At the moment, Rubio is making the case through the story of Trump University, which does indeed appear to have been a con. People desperate to change their financial circumstances were roped into seminars on the belief they'd be learning Trump's real-estate secrets, when in fact, "The contents and materials presented by Trump University were developed in large part by a third-party company that creates and develops materials for an array of motivational speakers and seminar and time-share rental companies," according to a lawsuit filed by New York Attorney General Eric Schneiderman. Once they had you there, they'd tell you that to learn the real secrets you'd have to pay for a higher-level (and of course even more expensive) seminar. And the instructors "urged students to call their credit card companies during a break in the sessions, requesting increases to their credit limits."

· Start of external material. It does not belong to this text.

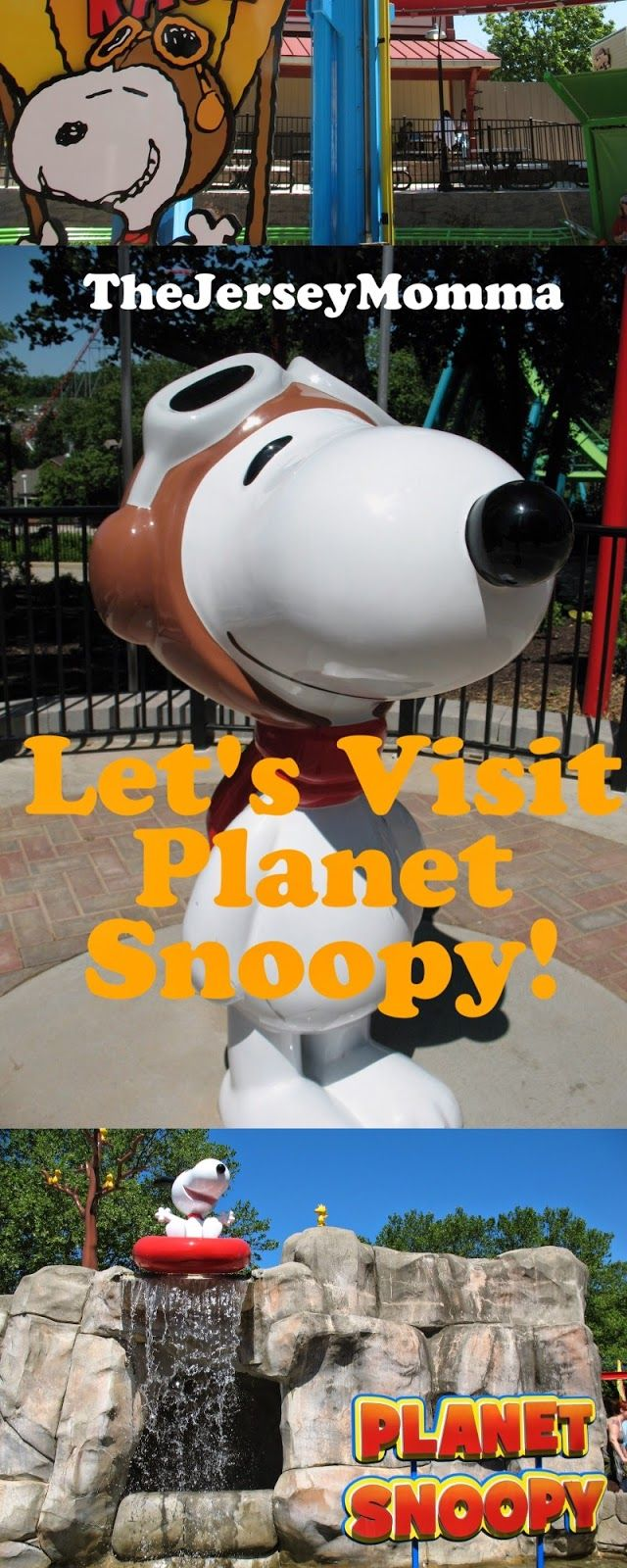 The Jersey Momma: A Review of PLANET SNOOPY in Dorney Park Allentown, PA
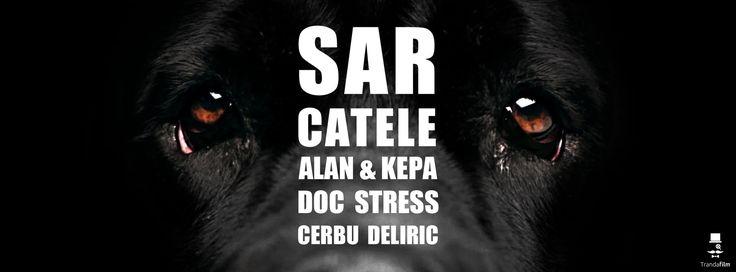 ALAN & KEPA , Doc , Stres, Cerbu', Deliric - Sar Catele [Official Video]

While Trump University may be the clearest example of a con game Trump has established, is it really that far from Trump Steaks, Trump Vodka, or the Trump presidential campaign? Trump's business these days is less about real estate than it is about monetizing his brand. Here's the model: Take a crappy third-rate product, slap the name "Trump" on it, and hope that rubes who are blinded by the big plane and the gold-plated furnishings will think they're buying success.
But the idea that Trump is a con man isn't potent simply because it's true. Like the most successful campaign messages, it not only tells you something about who the candidate is, it tells you something about who you are if you vote for him.
The best presidential campaigns have always done this. If you voted for Richard Nixon in 1968, you were part of the Silent Majority, the ones who were sick and tired of hippies and protesters and the degradation of their society. If you voted for Ronald Reagan in 1980, you were optimistic and confident, ready to march into an American future that would be just like the past, only even better. And if you voted for Barack Obama in 2008, you were young, hip, creative, multicultural, open-minded, and future-oriented.
The story Trump tells is that his voters are fed up with losing, angry at the idiots in Washington, and ready for a strong leader who can kick the stuffing out of all the immigrants and foreigners keeping us down. But there's another story you can tell about them: They're marks. They're losers. They're suckers.
Every con man needs suckers, after all-the people who are gullible and dumb enough to turn over their money (or in this case their votes) to the one doing the conning. But a sucker is the last thing anyone wants to be.
The trouble is that America is full of suckers. We're a nation of people who pay money to have motivational speakers tell us to reach for our dreams, who buy books describing three-year-olds who got to heaven and meet Jesus on his "rainbow horse," who also bought millions and millions of copies of The Secret, which told you that if you wanted something, like a new Hermes handbag, you just needed to imagine yourself having it and it would actualize its way to you. We're a nation of the Puritan ethic but also of the get-rich-quick scheme, and Donald Trump's presidential run is the ultimate get-rich-quick scheme. Just vote for Trump, and before you know it "We will have so much winning ... you will get bored with winning."
Well if you believe that, you are indeed a sucker. The problem for Marco Rubio and the rest of the GOP is that it may just be too late to make the case. Super Tuesday is this week, and Trump may deliver a crushing blow to his opponents as all those suckers come out to vote for him, ready to make America great again. How long can he keep this con going? We're all going to find out.